The recent Court of Appeal decision in Johnson v Firstrand (trading as MotoNovo Finance) is a landmark victory for claimants.

The recent Court of Appeal decision in Johnson v Firstrand (trading as MotoNovo Finance) is a landmark victory for claimants, particularly consumers who relied on dealerships and finance brokers to provide fair terms in car finance agreements. This case highlights the need for transparency in finance arrangements and sets an important precedent in cases where commissions paid to brokers were not fully disclosed to the consumer.

Background: What Happened in Johnson v Firstrand?

In this case, Johnson, the claimant, purchased a car financed by a loan arranged through his dealership by Firstrand Bank (MotoNovo Finance). Unbeknownst to Johnson, the dealer received a significant commission from Firstrand as a part of the financing agreement. Johnson argued that the dealership had failed to fully disclose this commission arrangement, which had impacted the terms of the finance offered to him.

A Groundbreaking Ruling

The court sided with Johnson, noting that Firstrand and its brokers had not taken sufficient steps to make the commission disclosure clear to Johnson in a way that would have allowed him to make an informed decision. The decision highlighted that consumers should not only be made aware of commissions but also understand how these may affect the terms of their agreements.

The Court’s recognition that consumers have a right to know when financial incentives may impact the impartiality of a broker or dealer creates a new standard for fairness in similar cases. For consumers, this ruling offers reassurance that hidden commission agreements that might unfairly inflate their costs could be grounds for redress.

Key Points of the Ruling

  1. Transparency in Finance Agreements: The ruling emphasised that brokers have a “disinterested duty”—meaning they must provide impartial information that prioritises the consumer’s best interests unless clearly disclosed otherwise.
  2. Disclosure of Commission Payments: The court made clear that partial or vague disclosure of commission payments is insufficient.
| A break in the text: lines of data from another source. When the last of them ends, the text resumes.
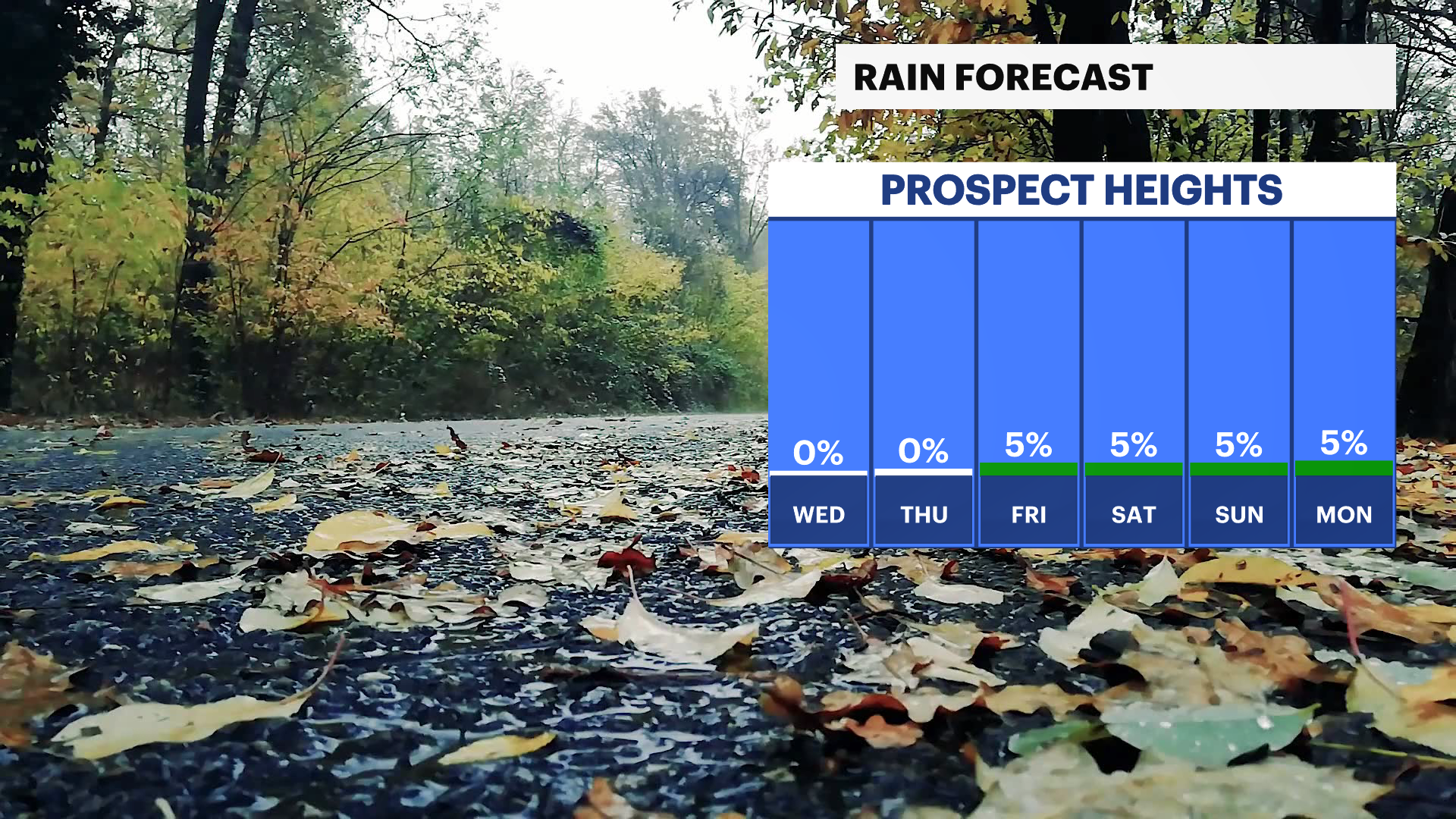 RAIN FORECAST

PROSPECT HEIGHTS

| 0% | 0% | 5% | 5% | 5% | 5% |
|---|---|---|---|---|---|
| WED | THU | FRI | SAT | SUN | MON |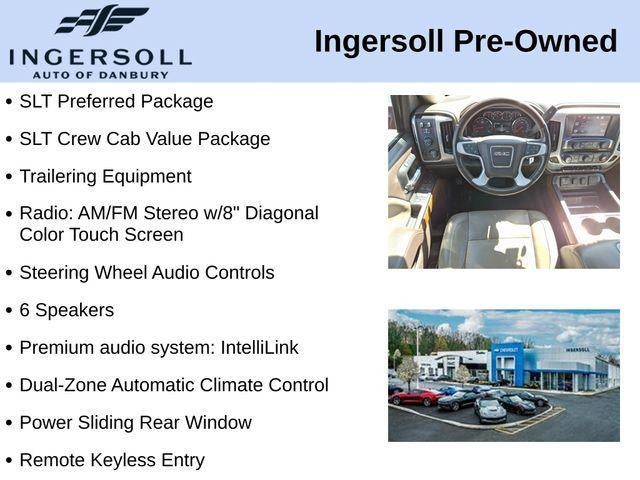 INGERSOLL
AUTO OF DANBURY

Ingersoll Pre-Owned

• SLT Preferred Package
• SLT Crew Cab Value Package
• Trailering Equipment
• Radio: AM/FM Stereo w/8" Diagonal Color Touch Screen
• Steering Wheel Audio Controls
• 6 Speakers
• Premium audio system: IntelliLink
• Dual-Zone Automatic Climate Control
• Power Sliding Rear Window
• Remote Keyless Entry

GMC

CHEVROLET
INGERSOLL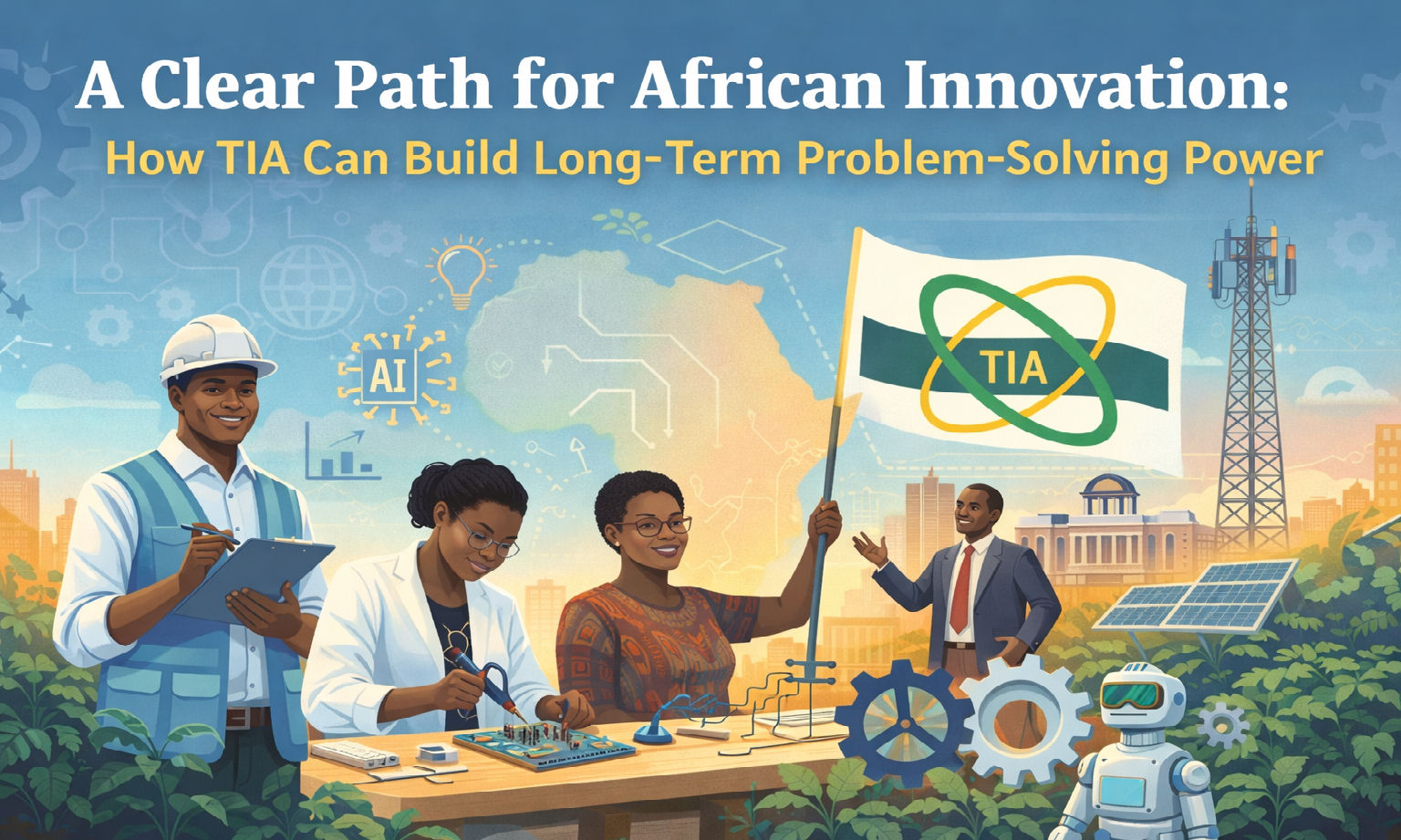 A Clear Path for African Innovation:
How TIA Can Build Long-Term Problem-Solving Power

AI

TIA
Claimants deserve to know the full details, particularly if the amount of the commission affects the finance agreement.
  3. Right to Fair Terms: The court’s decision further underscores that consumers who do not receive complete information regarding commissions are at a disadvantage. This decision grants them the ability to challenge such agreements and seek equitable remedies.

Moving Forward

For consumers, Johnson v Firstrand is a step toward greater protection and transparency in financial agreements involving brokers. It strengthens the case for individuals who feel misled by hidden commissions and unfair loan terms. As a claimant, understanding that the court will support fairness in financial arrangements offers a pathway to achieving justice.

Jamie Patton, Managing Director at Johnson Law Group, who supported the Claimants in the Court of Appeal, said:

“This is a resounding victory for Claimants who were unwittingly charged secret commissions and a vindication of the law firms representing them who have been “fighting the good fight” for the last 3 years – often with unfounded criticism from the Court and the Financial Ombudsman Service (FOS).

“The landscape of financial claims MUST now change. The FCA, who has deliberately excluded fixed fee commissions PCP cases from its proposed redress scheme must now re-assess its position. I also feel FOS should publicly apologise for the completely unjustified criticism of claimant lawyers it has made over the last 24 months for alleging fixed fee claims are “claims without merit and a waste of its resources” when all along they were indeed valid. FOS’s justification to implement application fees has now completely disappeared off the back of this victory and any attempt by it to bring in such a rule change should be viewed as nothing more than an unlawful imposition of a barrier to access to justice and should easily be overturned in a judicial review.

“The FCA, FOS and the Government should all now stop cowing down to the influence of the banks and focus on safeguarding the rights of the consumer – and their right to be legally represented!”

Kevin Durkin, Managing Director of HD Law, who ran the appeal for Johnson, said:

“This unanimous judgment from the Court of Appeal in these test cases is both emphatic and clear. It represents a massive win for consumers who have bought motor vehicles on finance and seek compensation from the lender. In certain circumstances consumers could even be entitled to have their motor finance loans unwound.

“For too long certain lenders were turning a blind eye to the underhand practices of car dealers in not telling consumers about these commissions, which were paid as a financial reward to dealers for tying customers in with lenders.

“It is no longer enough for lenders to hint at the vague possibility of a commission being paid and deliberately bury it away somewhere in their small print, within their standard terms and conditions. That practice by lenders was clearly designed to keep the customer unaware of the payment of a commission and the Court of Appeal have quite rightly agreed.

“The Court of Appeal’s clear  detailed judgment has also established that was is the dealer’s duty to disclose such crucial information to their customer, that the lender may be liable at common law or in equity for the dealer’s breach of that duty, and that the lender’s own failure to disclose the commission may render the relationship between it and the consumer “unfair” under ss140 A–C of the Consumer Credit Act 1974.”